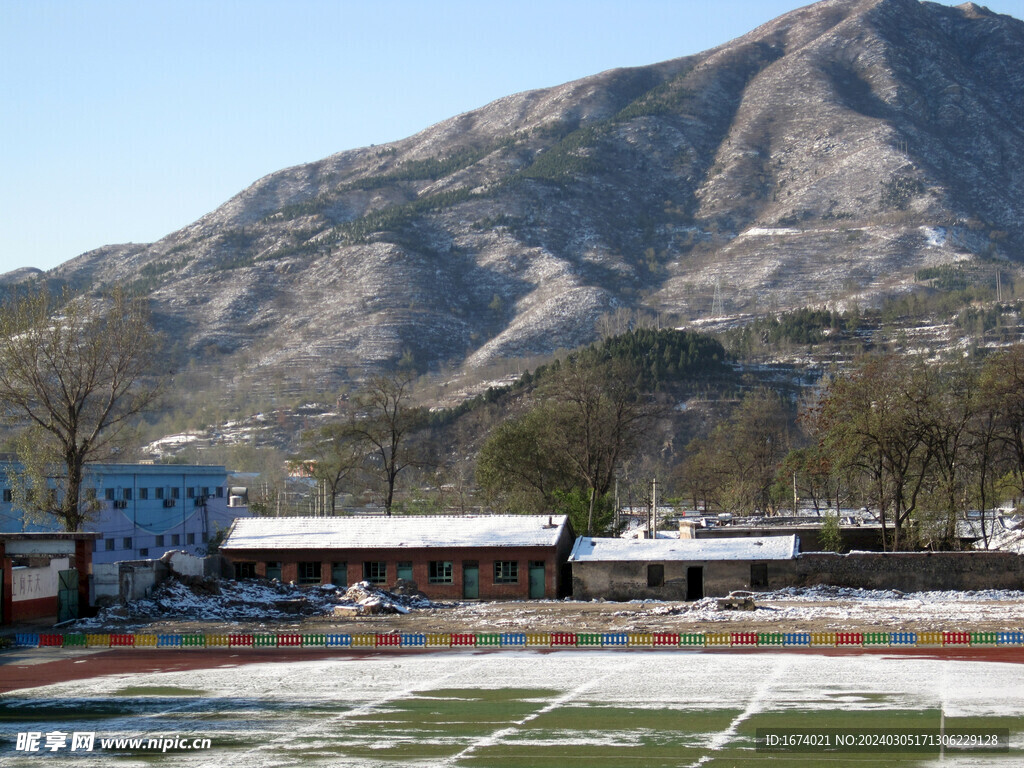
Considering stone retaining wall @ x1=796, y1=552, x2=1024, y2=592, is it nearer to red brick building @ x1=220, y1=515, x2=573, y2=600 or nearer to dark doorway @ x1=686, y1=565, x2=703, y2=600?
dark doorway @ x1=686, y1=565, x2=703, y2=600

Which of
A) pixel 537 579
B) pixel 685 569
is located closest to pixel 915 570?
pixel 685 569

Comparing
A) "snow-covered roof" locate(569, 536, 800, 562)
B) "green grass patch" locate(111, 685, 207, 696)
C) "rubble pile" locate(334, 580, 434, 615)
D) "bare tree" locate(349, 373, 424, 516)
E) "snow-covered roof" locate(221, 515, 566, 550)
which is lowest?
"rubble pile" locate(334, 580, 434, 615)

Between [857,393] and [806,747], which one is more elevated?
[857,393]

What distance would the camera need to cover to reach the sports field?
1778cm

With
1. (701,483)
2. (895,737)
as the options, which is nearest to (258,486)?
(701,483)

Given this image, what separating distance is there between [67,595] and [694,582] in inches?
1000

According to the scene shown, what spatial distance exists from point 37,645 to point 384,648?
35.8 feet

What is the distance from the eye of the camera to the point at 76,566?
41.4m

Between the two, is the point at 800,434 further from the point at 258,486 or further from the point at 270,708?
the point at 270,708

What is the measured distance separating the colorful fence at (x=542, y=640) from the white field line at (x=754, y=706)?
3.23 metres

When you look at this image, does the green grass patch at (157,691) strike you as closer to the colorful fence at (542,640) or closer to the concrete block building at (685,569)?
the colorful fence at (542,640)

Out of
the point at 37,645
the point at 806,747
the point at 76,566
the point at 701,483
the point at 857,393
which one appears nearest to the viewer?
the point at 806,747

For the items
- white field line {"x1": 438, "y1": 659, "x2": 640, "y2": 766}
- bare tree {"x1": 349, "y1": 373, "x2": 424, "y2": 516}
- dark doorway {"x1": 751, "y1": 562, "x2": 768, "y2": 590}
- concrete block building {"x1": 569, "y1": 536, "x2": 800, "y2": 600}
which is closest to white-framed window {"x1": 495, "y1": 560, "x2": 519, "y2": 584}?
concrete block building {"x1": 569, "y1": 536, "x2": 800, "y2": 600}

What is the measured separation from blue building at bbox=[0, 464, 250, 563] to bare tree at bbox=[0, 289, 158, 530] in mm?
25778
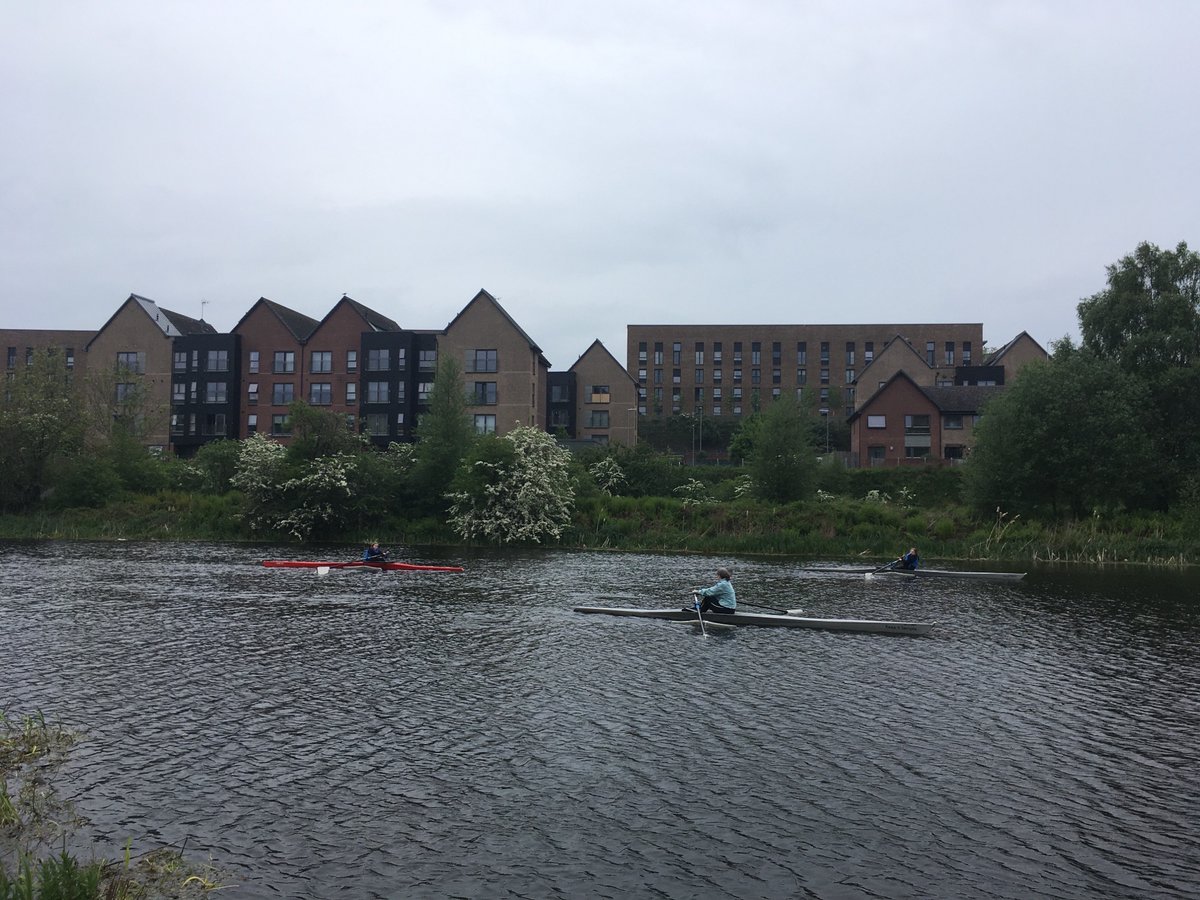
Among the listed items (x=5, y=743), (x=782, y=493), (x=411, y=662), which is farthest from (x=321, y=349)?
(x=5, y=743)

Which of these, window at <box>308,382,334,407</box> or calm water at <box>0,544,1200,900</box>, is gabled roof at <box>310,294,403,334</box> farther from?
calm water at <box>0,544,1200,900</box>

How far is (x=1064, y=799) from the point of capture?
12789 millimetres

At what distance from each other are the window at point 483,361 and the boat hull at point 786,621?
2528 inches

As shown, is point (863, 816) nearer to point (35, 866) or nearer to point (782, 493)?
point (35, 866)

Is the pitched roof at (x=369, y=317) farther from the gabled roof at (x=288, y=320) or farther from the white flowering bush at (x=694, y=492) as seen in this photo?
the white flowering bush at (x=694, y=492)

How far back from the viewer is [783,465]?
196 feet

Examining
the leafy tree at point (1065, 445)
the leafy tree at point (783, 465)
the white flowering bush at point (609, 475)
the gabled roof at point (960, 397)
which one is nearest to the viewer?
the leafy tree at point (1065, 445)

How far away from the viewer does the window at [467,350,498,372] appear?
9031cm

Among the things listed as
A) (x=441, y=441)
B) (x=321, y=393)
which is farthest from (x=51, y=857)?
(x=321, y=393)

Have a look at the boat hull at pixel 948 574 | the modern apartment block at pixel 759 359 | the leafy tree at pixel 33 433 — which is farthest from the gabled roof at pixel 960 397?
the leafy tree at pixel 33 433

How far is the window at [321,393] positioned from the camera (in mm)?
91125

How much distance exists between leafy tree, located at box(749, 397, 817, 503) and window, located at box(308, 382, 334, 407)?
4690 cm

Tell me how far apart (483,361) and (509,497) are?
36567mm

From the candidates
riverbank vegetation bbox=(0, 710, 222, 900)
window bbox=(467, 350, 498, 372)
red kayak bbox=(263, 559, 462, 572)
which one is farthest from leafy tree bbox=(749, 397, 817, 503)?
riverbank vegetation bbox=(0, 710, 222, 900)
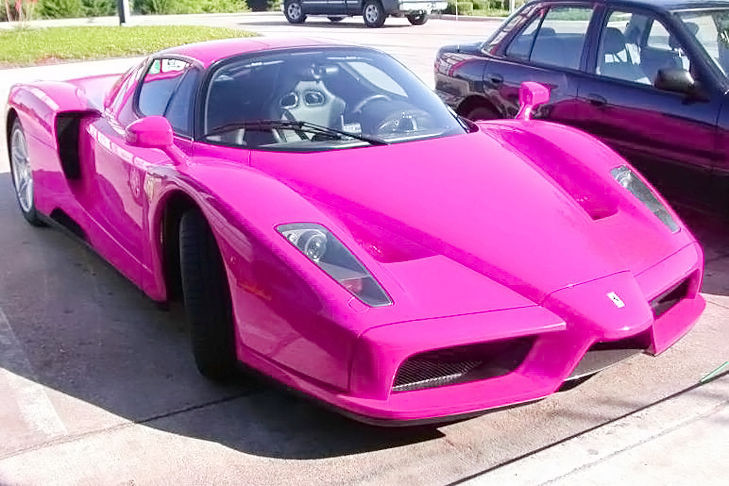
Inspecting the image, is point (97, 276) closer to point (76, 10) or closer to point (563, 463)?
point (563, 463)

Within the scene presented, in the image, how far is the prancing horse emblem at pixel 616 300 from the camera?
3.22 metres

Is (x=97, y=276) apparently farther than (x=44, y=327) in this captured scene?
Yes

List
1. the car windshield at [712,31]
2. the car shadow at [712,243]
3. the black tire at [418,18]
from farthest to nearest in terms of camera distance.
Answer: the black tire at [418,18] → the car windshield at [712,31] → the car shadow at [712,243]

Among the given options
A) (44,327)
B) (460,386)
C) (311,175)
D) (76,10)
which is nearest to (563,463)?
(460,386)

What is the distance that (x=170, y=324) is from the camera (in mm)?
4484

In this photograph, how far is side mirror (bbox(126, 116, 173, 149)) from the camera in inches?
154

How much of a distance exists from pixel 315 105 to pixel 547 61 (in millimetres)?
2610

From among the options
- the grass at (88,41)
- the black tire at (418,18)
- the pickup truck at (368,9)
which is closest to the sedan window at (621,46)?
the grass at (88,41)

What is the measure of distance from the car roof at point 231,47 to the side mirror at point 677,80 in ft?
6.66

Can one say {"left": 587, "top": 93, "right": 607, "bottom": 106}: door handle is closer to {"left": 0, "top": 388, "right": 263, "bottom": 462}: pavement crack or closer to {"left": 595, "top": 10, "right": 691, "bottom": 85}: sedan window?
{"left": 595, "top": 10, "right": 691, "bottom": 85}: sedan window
# # # # #
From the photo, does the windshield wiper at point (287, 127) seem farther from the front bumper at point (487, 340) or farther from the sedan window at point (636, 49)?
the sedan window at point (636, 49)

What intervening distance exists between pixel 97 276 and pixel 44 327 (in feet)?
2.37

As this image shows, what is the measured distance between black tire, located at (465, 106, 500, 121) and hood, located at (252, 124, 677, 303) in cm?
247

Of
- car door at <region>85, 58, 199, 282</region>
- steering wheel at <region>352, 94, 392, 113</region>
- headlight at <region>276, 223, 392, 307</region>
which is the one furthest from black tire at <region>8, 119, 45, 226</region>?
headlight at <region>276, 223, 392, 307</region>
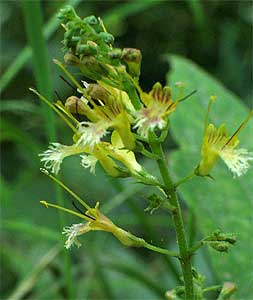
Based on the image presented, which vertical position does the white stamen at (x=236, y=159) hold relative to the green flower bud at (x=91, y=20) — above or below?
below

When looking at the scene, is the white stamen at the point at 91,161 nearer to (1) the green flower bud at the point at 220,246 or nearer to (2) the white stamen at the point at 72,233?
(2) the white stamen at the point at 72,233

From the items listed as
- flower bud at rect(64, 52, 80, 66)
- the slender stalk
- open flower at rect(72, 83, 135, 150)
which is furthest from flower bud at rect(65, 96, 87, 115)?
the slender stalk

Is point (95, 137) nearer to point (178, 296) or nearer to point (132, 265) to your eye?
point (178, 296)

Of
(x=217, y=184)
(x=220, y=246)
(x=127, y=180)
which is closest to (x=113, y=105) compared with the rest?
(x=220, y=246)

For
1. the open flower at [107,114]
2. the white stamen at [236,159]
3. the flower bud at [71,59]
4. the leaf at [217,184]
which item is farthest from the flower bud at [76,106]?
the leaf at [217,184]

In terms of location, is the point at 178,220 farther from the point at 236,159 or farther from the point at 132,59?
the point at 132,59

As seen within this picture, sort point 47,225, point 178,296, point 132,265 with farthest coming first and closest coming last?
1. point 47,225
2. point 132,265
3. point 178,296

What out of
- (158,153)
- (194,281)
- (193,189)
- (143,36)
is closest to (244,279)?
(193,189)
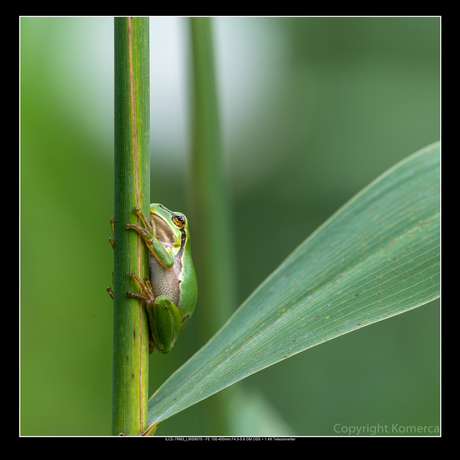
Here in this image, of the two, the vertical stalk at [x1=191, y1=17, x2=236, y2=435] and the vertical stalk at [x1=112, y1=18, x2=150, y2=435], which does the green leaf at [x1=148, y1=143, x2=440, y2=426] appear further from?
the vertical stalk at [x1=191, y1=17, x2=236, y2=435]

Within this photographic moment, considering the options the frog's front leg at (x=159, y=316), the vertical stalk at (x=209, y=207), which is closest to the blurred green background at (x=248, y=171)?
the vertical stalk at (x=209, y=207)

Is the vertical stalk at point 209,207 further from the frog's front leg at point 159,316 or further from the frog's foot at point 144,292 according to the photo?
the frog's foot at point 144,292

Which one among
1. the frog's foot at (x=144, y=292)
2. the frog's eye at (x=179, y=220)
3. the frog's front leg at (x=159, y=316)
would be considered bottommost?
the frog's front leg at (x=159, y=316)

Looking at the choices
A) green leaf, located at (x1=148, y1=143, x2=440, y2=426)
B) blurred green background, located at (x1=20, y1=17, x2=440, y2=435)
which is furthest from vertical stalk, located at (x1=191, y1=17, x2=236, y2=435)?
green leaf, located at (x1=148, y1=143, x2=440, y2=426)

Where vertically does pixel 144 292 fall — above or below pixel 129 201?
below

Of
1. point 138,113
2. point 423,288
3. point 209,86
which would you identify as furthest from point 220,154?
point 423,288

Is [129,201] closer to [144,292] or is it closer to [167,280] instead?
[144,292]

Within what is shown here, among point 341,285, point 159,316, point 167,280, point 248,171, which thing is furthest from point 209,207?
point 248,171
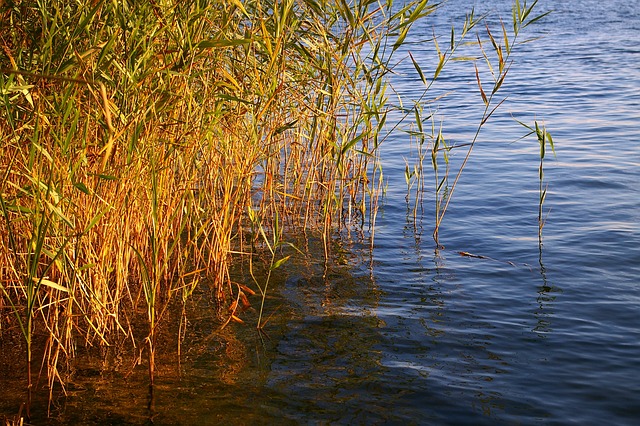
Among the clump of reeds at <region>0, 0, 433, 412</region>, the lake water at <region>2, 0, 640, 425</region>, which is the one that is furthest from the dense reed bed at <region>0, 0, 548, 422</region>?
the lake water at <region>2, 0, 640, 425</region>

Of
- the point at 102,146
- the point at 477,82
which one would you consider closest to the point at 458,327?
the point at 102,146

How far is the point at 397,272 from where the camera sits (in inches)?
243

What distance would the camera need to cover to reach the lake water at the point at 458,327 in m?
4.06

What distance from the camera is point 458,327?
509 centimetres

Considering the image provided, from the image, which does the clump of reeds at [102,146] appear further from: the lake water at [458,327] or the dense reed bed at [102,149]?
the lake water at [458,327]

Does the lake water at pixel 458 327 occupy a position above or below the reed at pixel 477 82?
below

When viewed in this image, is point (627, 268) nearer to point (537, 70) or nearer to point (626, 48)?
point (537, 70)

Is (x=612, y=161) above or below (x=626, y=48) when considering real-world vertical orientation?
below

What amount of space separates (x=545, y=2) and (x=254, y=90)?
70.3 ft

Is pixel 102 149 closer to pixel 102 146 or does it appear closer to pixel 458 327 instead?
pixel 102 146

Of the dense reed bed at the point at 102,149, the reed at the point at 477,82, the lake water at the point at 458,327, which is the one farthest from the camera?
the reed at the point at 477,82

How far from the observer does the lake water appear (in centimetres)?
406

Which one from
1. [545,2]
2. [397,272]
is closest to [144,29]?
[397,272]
# # # # #
Problem statement -
Please filter the records above and copy out every line that contains the string "blurred".

Solution to this exercise -
Within this photographic moment, considering the options the frog's front leg at (x=159, y=316), the vertical stalk at (x=209, y=207), which is closest to the blurred green background at (x=248, y=171)?
B) blurred green background, located at (x1=20, y1=17, x2=440, y2=435)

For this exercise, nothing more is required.